2023-08-17

RoundSparrow · 1 year ago

2023-08-17

RoundSparrow · 1 year ago

The pattern is this…

2FA is added to code, not well tested, and bugs go on for a long period with no concern to ‘nip them in the bud’ while code experience is fresh

The same thing happened with munging of “&” in title of post and code blocks of comments.

RoundSparrow · 1 year ago

RoundSparrow · 1 year ago

I think we should look at the whole situation as a blessing that not-logged-in/anonymous users consistently performs perfectly fine. I’ve tried over 10 million posts, and it scales well. It works for a single community, it works for All.

If I were integrating API response caching, I would focus on that same aspect. Listing /c/memes by Active for up to 20 pages of 50 length, 1000 posts, would be a cache-worthy dataset. Then offload filtering to an independent DBMS, in-memory application code, or even the client-side code.

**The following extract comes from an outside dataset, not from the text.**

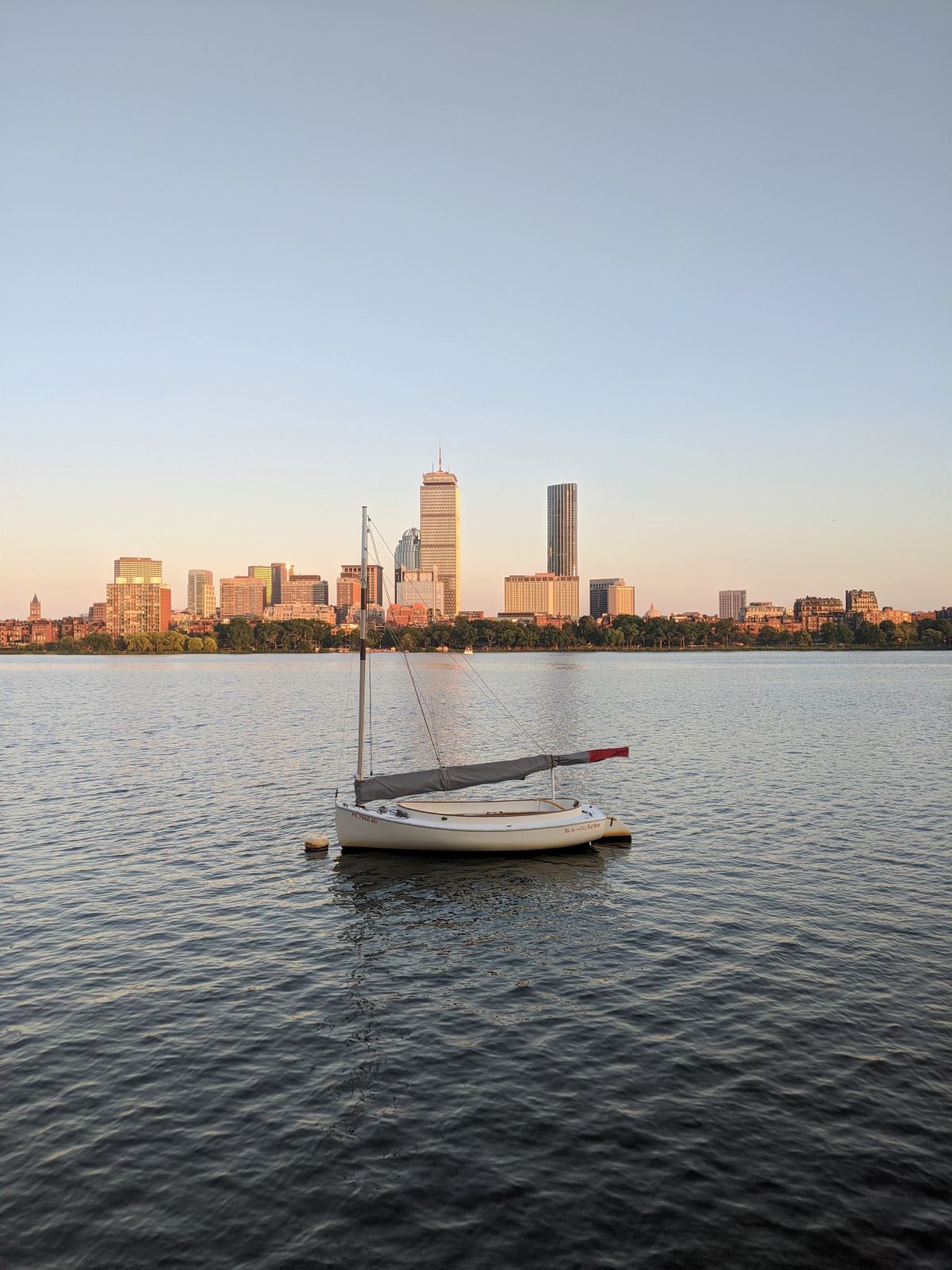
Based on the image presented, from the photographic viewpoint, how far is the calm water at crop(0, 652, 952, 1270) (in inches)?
629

The tricky Lemmy usage case tends to be: 1) listing a profile beaks all rules about community data and even time-based organization. But it is the same output, basically static. For those reasons, it is a candidate to cache slow-path on rebuild, restrict during high concurrency/server nearing overload. 2) listing multiple communities between All and Nothing. Blending communities, even from remote API responses, is always going to be tricky for cache attempts. 3) situations where a lot of blocking of instance or community gets a particular user into basically a custom sort order and post listing.

RoundSparrow · 1 year ago

Basic here…

we could archive out old data
we could create parallel tables or materialized views and maintain a table of new data.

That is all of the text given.